▶ **Your goal**: The full listing should be set down again precisely.

____

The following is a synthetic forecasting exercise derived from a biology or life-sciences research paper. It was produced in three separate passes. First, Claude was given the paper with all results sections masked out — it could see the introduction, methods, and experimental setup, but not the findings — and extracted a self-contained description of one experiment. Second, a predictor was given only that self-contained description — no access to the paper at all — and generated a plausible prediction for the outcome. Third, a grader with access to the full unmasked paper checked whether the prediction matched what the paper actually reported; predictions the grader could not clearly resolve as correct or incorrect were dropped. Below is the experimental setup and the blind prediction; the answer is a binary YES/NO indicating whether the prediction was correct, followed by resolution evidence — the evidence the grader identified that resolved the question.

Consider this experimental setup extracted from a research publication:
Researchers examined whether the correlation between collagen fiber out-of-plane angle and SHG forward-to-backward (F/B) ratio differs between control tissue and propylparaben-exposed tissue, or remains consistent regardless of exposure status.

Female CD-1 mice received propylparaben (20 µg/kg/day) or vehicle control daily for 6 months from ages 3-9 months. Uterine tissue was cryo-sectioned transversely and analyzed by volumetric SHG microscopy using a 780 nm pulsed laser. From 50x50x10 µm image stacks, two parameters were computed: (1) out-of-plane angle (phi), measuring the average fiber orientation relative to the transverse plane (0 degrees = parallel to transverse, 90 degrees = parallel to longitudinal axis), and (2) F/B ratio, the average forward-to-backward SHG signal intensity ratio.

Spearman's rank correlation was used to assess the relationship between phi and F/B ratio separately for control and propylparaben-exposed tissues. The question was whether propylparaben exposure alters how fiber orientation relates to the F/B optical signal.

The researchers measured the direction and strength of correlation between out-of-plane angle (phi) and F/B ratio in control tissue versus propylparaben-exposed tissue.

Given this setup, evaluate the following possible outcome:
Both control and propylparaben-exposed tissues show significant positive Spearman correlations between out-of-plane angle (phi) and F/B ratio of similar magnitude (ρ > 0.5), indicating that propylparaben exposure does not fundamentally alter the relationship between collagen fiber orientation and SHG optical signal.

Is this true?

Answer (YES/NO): NO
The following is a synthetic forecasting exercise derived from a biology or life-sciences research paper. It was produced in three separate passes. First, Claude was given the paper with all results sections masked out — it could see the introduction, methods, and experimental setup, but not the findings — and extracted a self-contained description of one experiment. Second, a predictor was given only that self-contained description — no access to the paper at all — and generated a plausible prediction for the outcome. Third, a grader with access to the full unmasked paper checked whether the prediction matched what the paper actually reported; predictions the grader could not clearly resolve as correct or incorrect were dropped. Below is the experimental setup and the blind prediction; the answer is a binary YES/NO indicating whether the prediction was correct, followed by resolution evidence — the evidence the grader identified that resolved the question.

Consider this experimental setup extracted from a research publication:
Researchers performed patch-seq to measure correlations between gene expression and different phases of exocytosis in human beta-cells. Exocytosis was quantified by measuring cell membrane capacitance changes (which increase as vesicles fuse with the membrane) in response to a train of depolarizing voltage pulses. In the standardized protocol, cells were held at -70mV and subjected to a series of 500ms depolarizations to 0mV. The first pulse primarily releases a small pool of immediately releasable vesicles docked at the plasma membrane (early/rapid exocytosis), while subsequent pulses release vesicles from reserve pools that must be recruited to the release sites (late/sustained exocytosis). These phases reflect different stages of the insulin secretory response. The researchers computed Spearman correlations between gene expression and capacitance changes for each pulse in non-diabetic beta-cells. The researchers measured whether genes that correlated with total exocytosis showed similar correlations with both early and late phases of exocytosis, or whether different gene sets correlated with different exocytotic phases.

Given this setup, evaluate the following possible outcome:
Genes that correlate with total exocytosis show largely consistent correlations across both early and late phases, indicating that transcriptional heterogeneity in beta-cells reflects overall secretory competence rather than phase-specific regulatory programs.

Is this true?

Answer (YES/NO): YES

____

▶ **Problem solution**:
The following is a synthetic forecasting exercise derived from a biology or life-sciences research paper. It was produced in three separate passes. First, Claude was given the paper with all results sections masked out — it could see the introduction, methods, and experimental setup, but not the findings — and extracted a self-contained description of one experiment. Second, a predictor was given only that self-contained description — no access to the paper at all — and generated a plausible prediction for the outcome. Third, a grader with access to the full unmasked paper checked whether the prediction matched what the paper actually reported; predictions the grader could not clearly resolve as correct or incorrect were dropped. Below is the experimental setup and the blind prediction; the answer is a binary YES/NO indicating whether the prediction was correct, followed by resolution evidence — the evidence the grader identified that resolved the question.

Consider this experimental setup extracted from a research publication:
Researchers examined whether the correlation between collagen fiber out-of-plane angle and SHG forward-to-backward (F/B) ratio differs between control tissue and propylparaben-exposed tissue, or remains consistent regardless of exposure status.

Female CD-1 mice received propylparaben (20 µg/kg/day) or vehicle control daily for 6 months from ages 3-9 months. Uterine tissue was cryo-sectioned transversely and analyzed by volumetric SHG microscopy using a 780 nm pulsed laser. From 50x50x10 µm image stacks, two parameters were computed: (1) out-of-plane angle (phi), measuring the average fiber orientation relative to the transverse plane (0 degrees = parallel to transverse, 90 degrees = parallel to longitudinal axis), and (2) F/B ratio, the average forward-to-backward SHG signal intensity ratio.

Spearman's rank correlation was used to assess the relationship between phi and F/B ratio separately for control and propylparaben-exposed tissues. The question was whether propylparaben exposure alters how fiber orientation relates to the F/B optical signal.

The researchers measured the direction and strength of correlation between out-of-plane angle (phi) and F/B ratio in control tissue versus propylparaben-exposed tissue.

Given this setup, evaluate the following possible outcome:
Both control and propylparaben-exposed tissues show significant positive Spearman correlations between out-of-plane angle (phi) and F/B ratio of similar magnitude (ρ > 0.5), indicating that propylparaben exposure does not fundamentally alter the relationship between collagen fiber orientation and SHG optical signal.

Is this true?

Answer (YES/NO): NO
The following is a synthetic forecasting exercise derived from a biology or life-sciences research paper. It was produced in three separate passes. First, Claude was given the paper with all results sections masked out — it could see the introduction, methods, and experimental setup, but not the findings — and extracted a self-contained description of one experiment. Second, a predictor was given only that self-contained description — no access to the paper at all — and generated a plausible prediction for the outcome. Third, a grader with access to the full unmasked paper checked whether the prediction matched what the paper actually reported; predictions the grader could not clearly resolve as correct or incorrect were dropped. Below is the experimental setup and the blind prediction; the answer is a binary YES/NO indicating whether the prediction was correct, followed by resolution evidence — the evidence the grader identified that resolved the question.

Consider this experimental setup extracted from a research publication:
Researchers performed patch-seq to measure correlations between gene expression and different phases of exocytosis in human beta-cells. Exocytosis was quantified by measuring cell membrane capacitance changes (which increase as vesicles fuse with the membrane) in response to a train of depolarizing voltage pulses. In the standardized protocol, cells were held at -70mV and subjected to a series of 500ms depolarizations to 0mV. The first pulse primarily releases a small pool of immediately releasable vesicles docked at the plasma membrane (early/rapid exocytosis), while subsequent pulses release vesicles from reserve pools that must be recruited to the release sites (late/sustained exocytosis). These phases reflect different stages of the insulin secretory response. The researchers computed Spearman correlations between gene expression and capacitance changes for each pulse in non-diabetic beta-cells. The researchers measured whether genes that correlated with total exocytosis showed similar correlations with both early and late phases of exocytosis, or whether different gene sets correlated with different exocytotic phases.

Given this setup, evaluate the following possible outcome:
Genes that correlate with total exocytosis show largely consistent correlations across both early and late phases, indicating that transcriptional heterogeneity in beta-cells reflects overall secretory competence rather than phase-specific regulatory programs.

Is this true?

Answer (YES/NO): YES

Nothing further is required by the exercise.